I'm currently at a loss. I want to make a model that predicts when content providers aren't going to update anymore, but I'm having trouble finding a model that allows me to capture what I want. To explain, let me introduce my problem as a case of beeping boxes.
Imagine you have a number of red, blue, and green boxes. Every box makes a beeping noise once in a while. Each box beeps at semi-irregular intervals somewhat specific to the box, sometimes with occasionally longer periods of silence.
You notice that some boxes have "died" and no longer beep, and that sometimes their deaths are preceded by the beeping intervals slowing down. The extent to which this is true varies on an individual basis, perhaps correlated with box color. You've logged every beep in many different boxes' lifetimes at this point (and maybe are logging ones that are still "alive"), and you are now presented with a new box.

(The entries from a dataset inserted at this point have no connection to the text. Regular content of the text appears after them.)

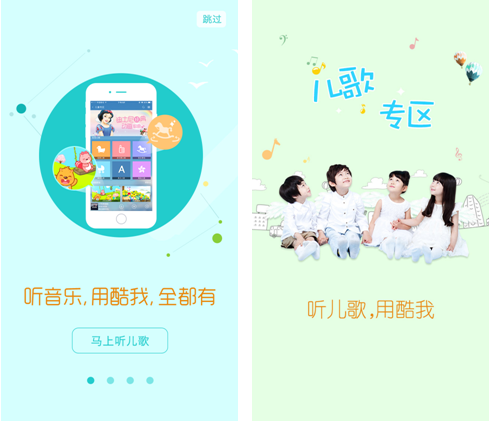 酷我音乐移动端上线儿歌专区|酷我|儿歌_软件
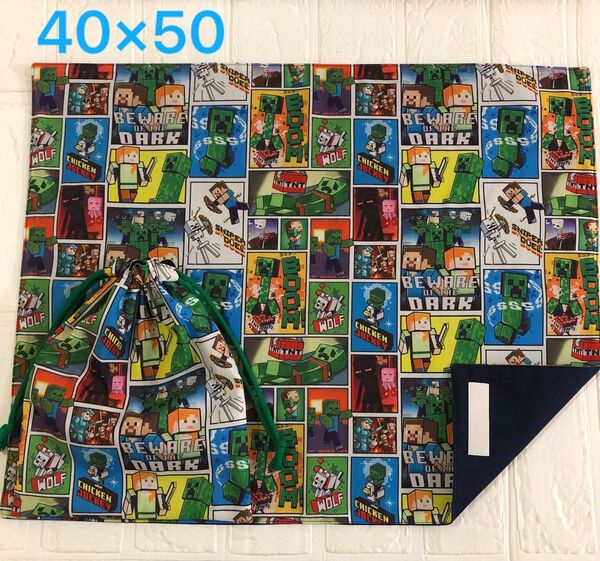 ランチョンマット40×50 巾着袋25×20セット マイクラ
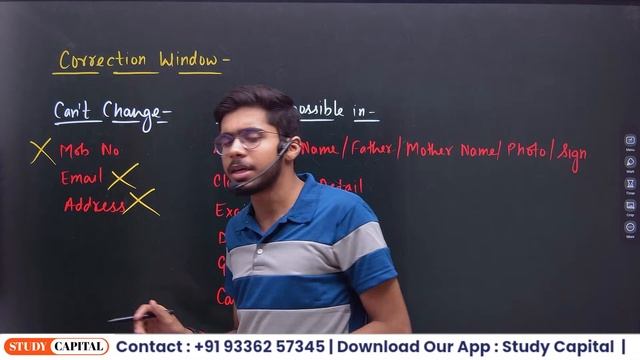 CUET PG 2024 Correction Window Open हो रहा ! CUET UG LATEST Update Vipul Sir смотреть онлайн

With data you've collected from the other boxes, and enough data from observing the new box beep, at a given point in time can you predict the probability that the new box will never beep again?

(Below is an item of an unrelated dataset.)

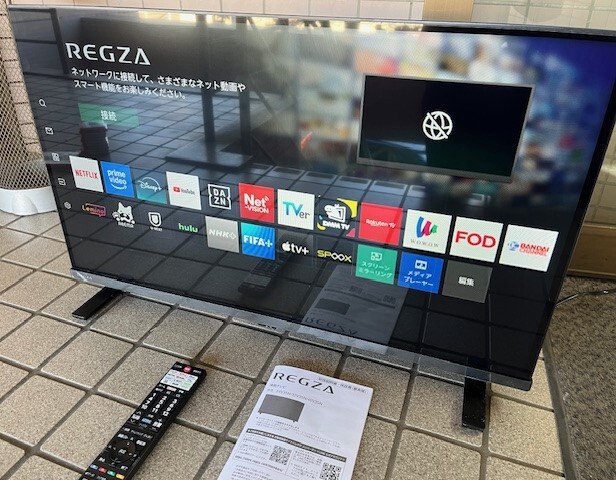Yahoo!オークション -「35インチテレビ」(32インチ~) (テレビ Yahoo!オークション -「35インチテレビ」(32インチ~) (テレビ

What sort of model can I use that will let me estimate this? Here's what I've considered:
My confusion about what model to use:
- Survival analysis doesn't quite seem to be the right type of model for this, given that I'm not predicting the survival of population, but of an individual (and that the length of time the box has been alive isn't a factor in its survival).
- I thought maybe a moving average model would work, but the observations aren't equally spaced in time, and moving averages require stationary data, while I care about trends.

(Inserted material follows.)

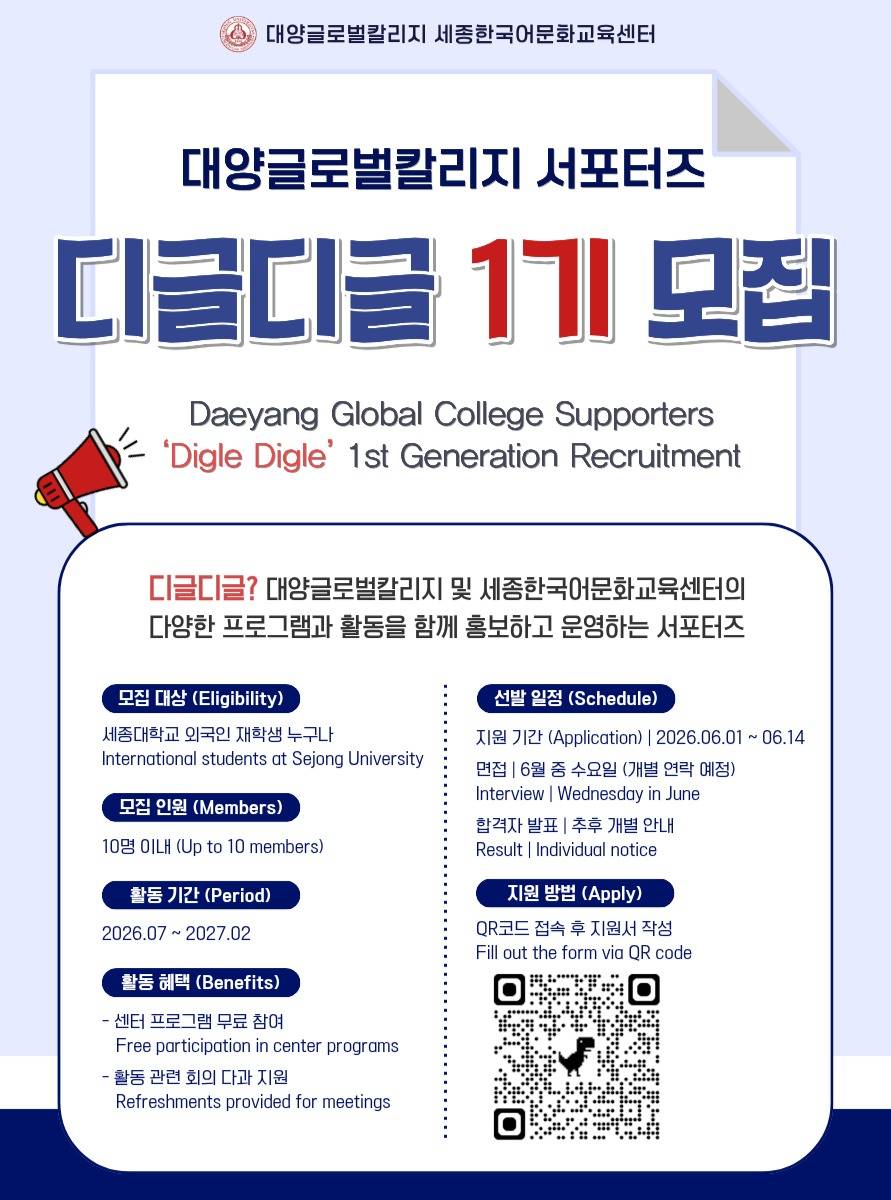[세종대학교 대양글로벌칼리지] 서포터즈 디글디글 1기 모집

- The best model I've seen so far probably is a inhomogeneous Poisson point process, but I'm not sure it can account for the types of considerations I want--if, say, a box has a short frequency but occasionally large lags, I'd want the model to "consider" the possibility that the current silence could be a lag as well.
I really like working with stats, but right now I just don't know where to even look. Even if you're not an expert, I'd appreciate any pointers, guesses, or directions you might suggest.